Control the number of colors

Asking for too many colors forces the algorithm to split natural groups into near-duplicates; asking for too few flattens distinct tones into one. As a rough guide:

ColorsGood for
3-4Tight, focused palettes; logos and minimal UI
5-6Most general use; brand systems, illustration bases
7-10Rich source images; detailed scenes and complex artwork

Start in the middle, then add or remove a color and compare. The right count is the largest one where every swatch still earns its place.

Know when to adjust manually

Extraction often returns a color that is almost right: a shadow tone that reads too brown, an accent that is a shade too dull. Rather than re-running on a different crop, nudge it in the editor. Bumping saturation, shifting hue a few degrees, or evening out the lightness steps between swatches usually does more for a palette than any amount of re-extraction.

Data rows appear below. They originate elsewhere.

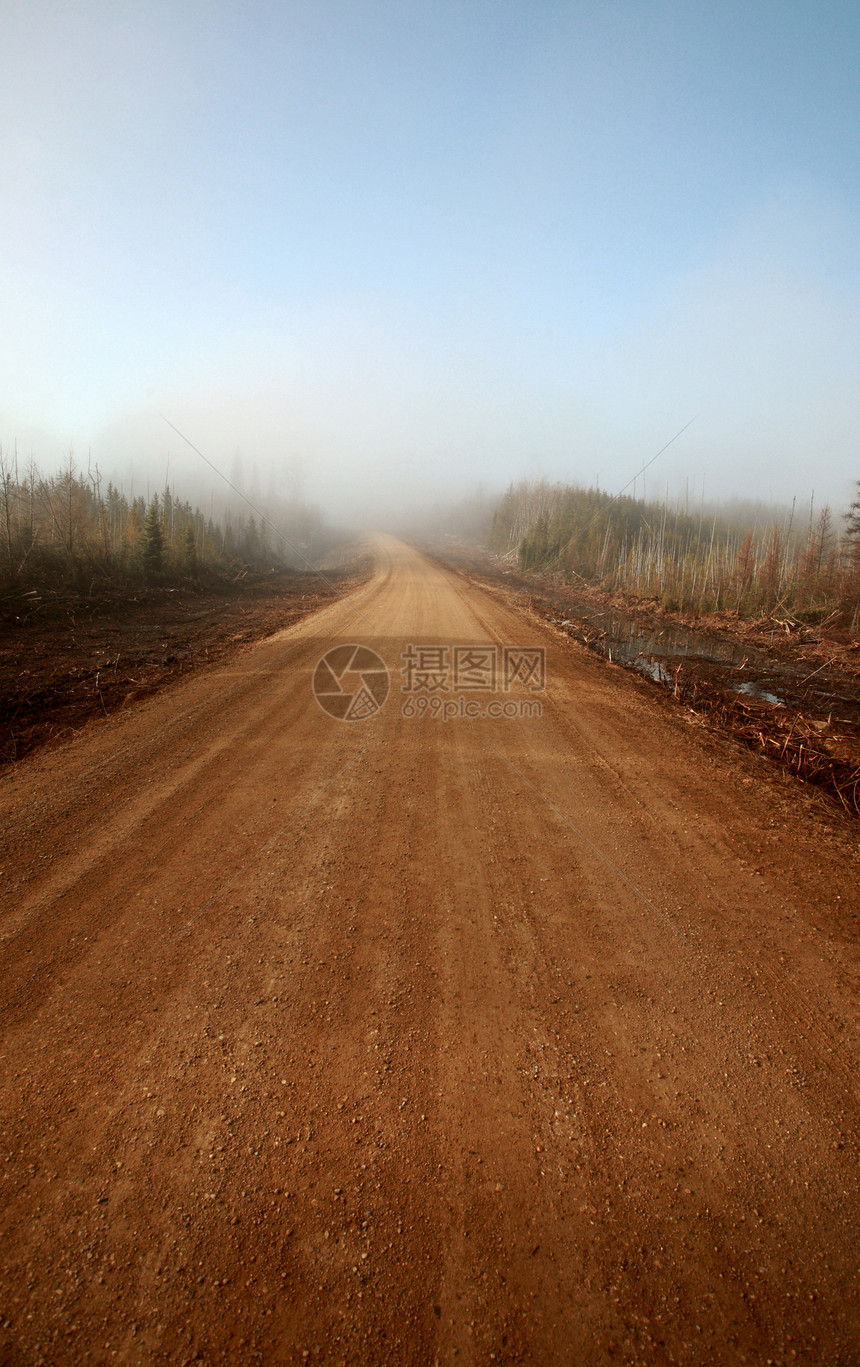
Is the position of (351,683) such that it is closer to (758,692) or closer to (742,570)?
(758,692)

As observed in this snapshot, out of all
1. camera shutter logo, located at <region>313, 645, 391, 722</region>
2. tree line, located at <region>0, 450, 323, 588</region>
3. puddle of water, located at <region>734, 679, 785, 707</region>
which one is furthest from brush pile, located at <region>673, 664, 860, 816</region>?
tree line, located at <region>0, 450, 323, 588</region>

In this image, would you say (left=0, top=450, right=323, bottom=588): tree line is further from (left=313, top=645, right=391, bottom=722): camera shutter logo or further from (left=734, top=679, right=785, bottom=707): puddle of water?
(left=734, top=679, right=785, bottom=707): puddle of water

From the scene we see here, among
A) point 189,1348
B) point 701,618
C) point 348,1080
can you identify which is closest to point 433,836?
point 348,1080

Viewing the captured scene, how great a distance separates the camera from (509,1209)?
1775mm

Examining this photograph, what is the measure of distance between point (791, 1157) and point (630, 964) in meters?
0.91

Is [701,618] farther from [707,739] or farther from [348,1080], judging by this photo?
[348,1080]

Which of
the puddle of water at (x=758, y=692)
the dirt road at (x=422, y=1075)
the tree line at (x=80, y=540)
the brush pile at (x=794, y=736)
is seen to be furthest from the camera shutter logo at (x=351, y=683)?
the tree line at (x=80, y=540)

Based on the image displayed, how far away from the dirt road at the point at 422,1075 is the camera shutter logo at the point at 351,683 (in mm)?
1840

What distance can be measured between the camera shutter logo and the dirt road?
1.84 metres

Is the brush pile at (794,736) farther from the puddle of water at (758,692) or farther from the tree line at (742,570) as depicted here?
the tree line at (742,570)

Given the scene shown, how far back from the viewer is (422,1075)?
2.20 m

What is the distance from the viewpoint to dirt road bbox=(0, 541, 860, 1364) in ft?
5.07

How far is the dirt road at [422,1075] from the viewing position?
1.54 m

Handle busy or low-contrast images

For very busy images, crop hard to isolate one region, or extract a larger set and then delete the colors you do not need. For low-contrast or hazy images, expect muted, closely spaced swatches; that is faithful to the source. If you need more punch, extract first to capture the relationships between colors, then increase the contrast and saturation across the whole palette in the editor so it stays cohesive.

Common use cases

  • Brand and mood boards. Pull a palette from a reference photo that captures the feeling you are after, then build type, layout, and imagery around those colors.
  • Illustration references. Extract from a master painting, a film still, or a photograph to study how an artist balanced warm and cool tones, then carry that scheme into your own piece.
  • UI themes. Turn a single hero image or product photo into a coherent set of interface colors, then export it as CSS variables or another developer-friendly format and wire it into your styles.
  • Interior and fashion inspiration. Lift the palette from a room, an outfit, or a textile so you can match paint, fabric, or accessories with confidence instead of guessing.

What to do next

An extracted palette is raw material. A few steps turn it into something you will actually use:

  • Refine it. Open the palette in the Palette Studio editor to reorder, adjust, and lock swatches until the relationships feel intentional.
  • Check the harmony. Compare your swatches against established relationships like complementary, analogous, and triadic schemes. Our guide to color theory explains how those work, and our walkthrough on how to choose a color palette covers narrowing many candidates down to a final set.
  • Browse what others made. See how other artists and designers have approached similar subjects in the Swatchery community, and study a curated set of palette examples for ideas you can adapt.
  • Export it. Send the finished palette to Photoshop, Procreate, GIMP, CSS, or any of the other supported targets so it lands ready to use in your workflow.

Closing

Extracting a palette is the quickest way to move from "I like the colors in this image" to a set of swatches you can paint, design, and build with. Let the algorithm find the candidates, then trust your eye to refine them. Start with the image-to-palette extractor, polish the result in the editor, and you will have a palette that is both grounded in a real reference and tuned for your project.